The 76% figure is in serious need of investigation. This is the sort of figure that has been blowing any efforts to reduce HIV transmission off course for over twenty years. The article itself puts a finger on the problem, but without realizing it. It is because Uganda has been doing everything the AIDS industry expects of it that they have been failing. Just how many more years do they have to continue proving how wrong their strategy is?

Report after report shows that the people becoming infected in largest numbers are people who do not engage in 'unsafe' sex, that those who are infected are often those with one, or even no partners, they are often the ones who use condoms and know just about everything they have been told about how the HIV industry says HIV is transmitted.

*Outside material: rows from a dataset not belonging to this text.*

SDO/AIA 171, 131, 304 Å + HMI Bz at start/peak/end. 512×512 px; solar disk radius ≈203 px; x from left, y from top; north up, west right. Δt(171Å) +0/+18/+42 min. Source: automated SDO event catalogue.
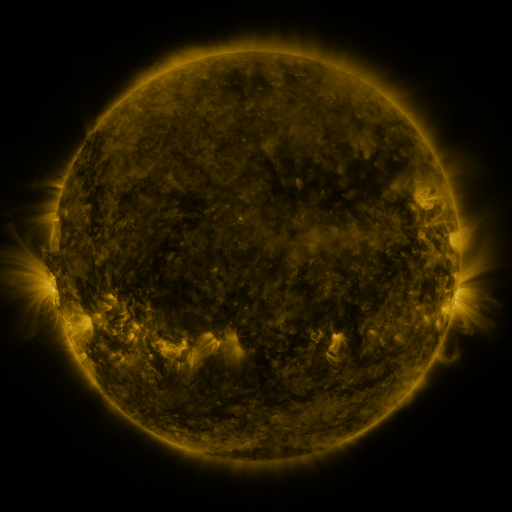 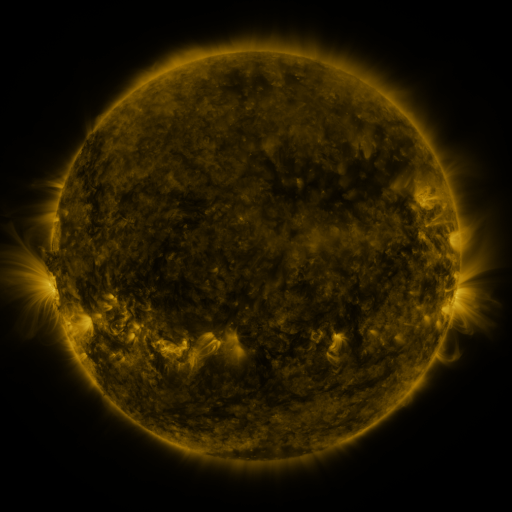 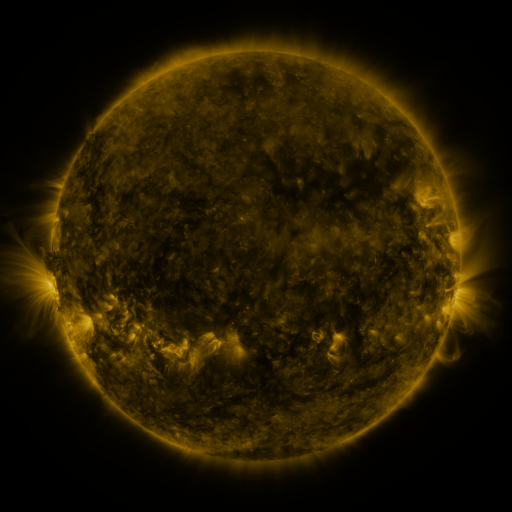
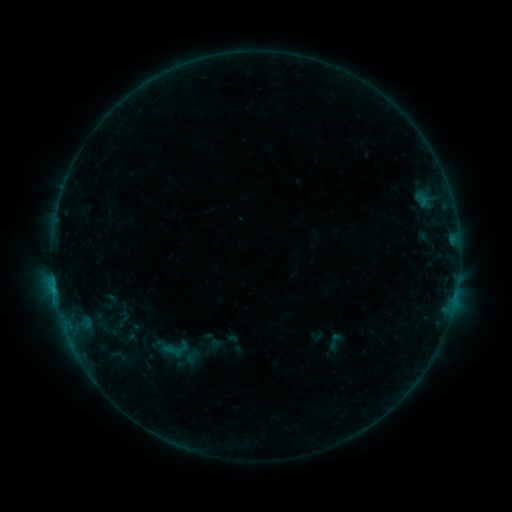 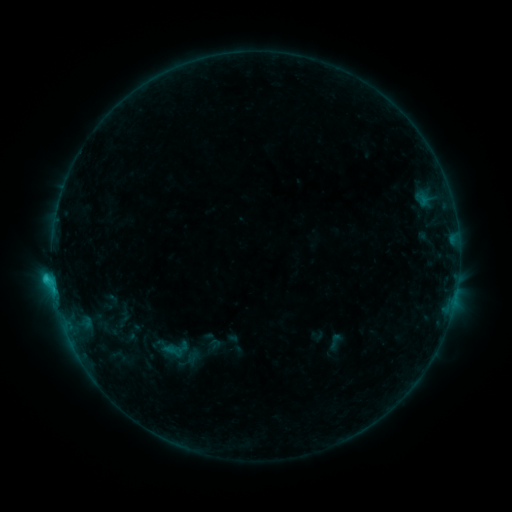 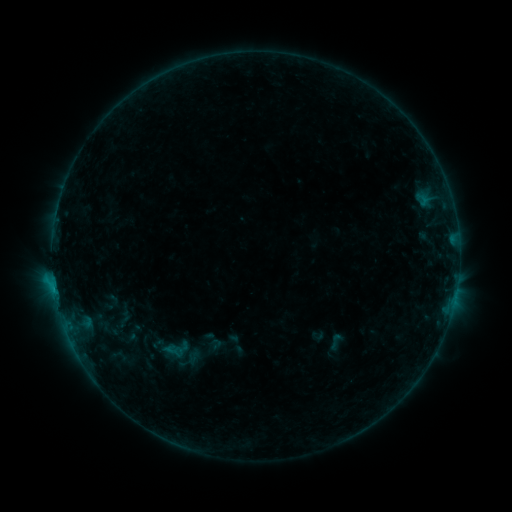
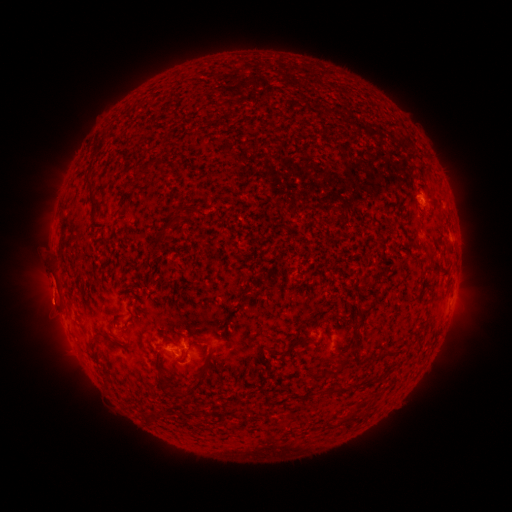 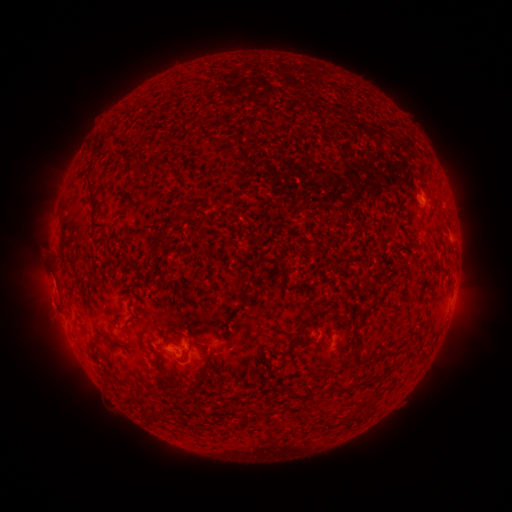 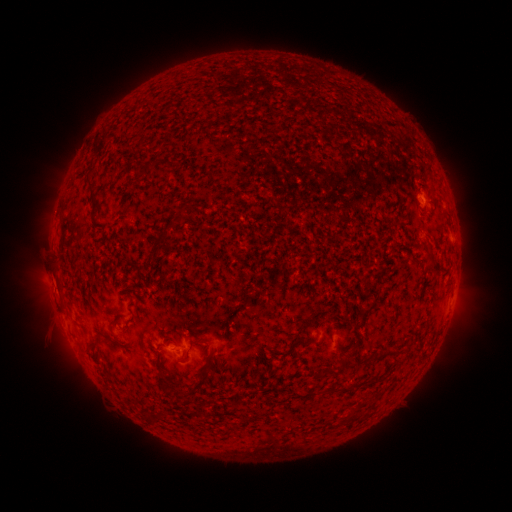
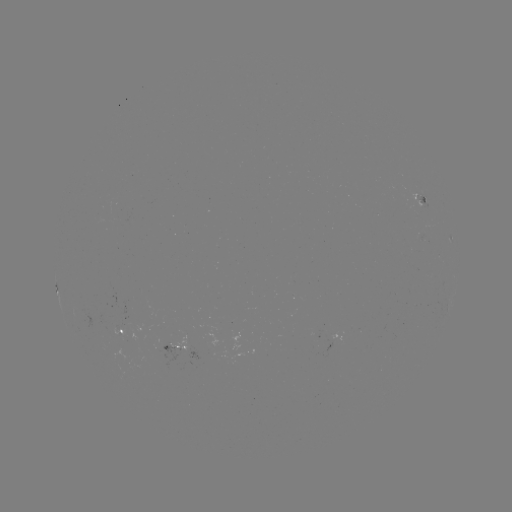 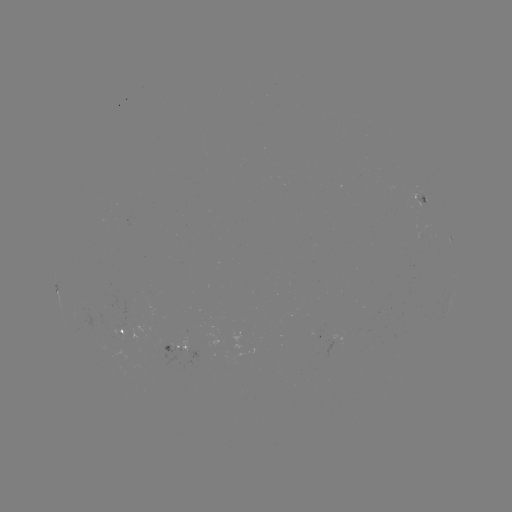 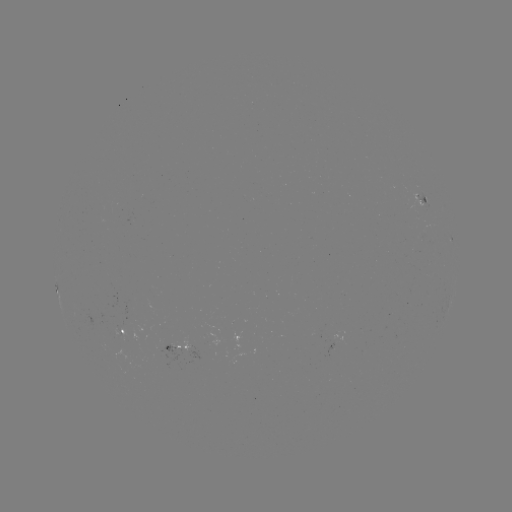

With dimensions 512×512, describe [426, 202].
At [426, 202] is C1.0 flare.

Uganda is one of the countries where a lot of the early HIV research took place, where people were followed around, without necessarily being told they were HIV positive, to see how long it took them to infect their partner. Yet this Tuskegee style experiment appears to have left researchers in the dark as to how HIV is actually transmitted, rather than clarified the matter.

The article closes with a remark from Mitchell Warren, director of AVAC, the pharmaceutical industry front group which purports to advocate for prevention: “new prevention options – medical male circumcision, PrEP, microbicides and eventually vaccines – will play a critical role in reducing the cycle of new infections. As we look toward the next 30 years of AIDS, investment in prevention research has never been more important. Going forward we need funding structures that are flexible, agile, and generous enough to adapt rapidly to new opportunities.”

Roughly translated, this means that 'the pharmaceutical industry is very happy that HIV is not being eradicated and they expect to sell a hell of a lot of drugs and make even more billions than they have made so far, especially as they have persuaded those with the money that giving out endless rounds of drugs is all that is needed to solve the problem'. It won't reduct transmission, of course, but why would the pharmaceutical industry want to do that?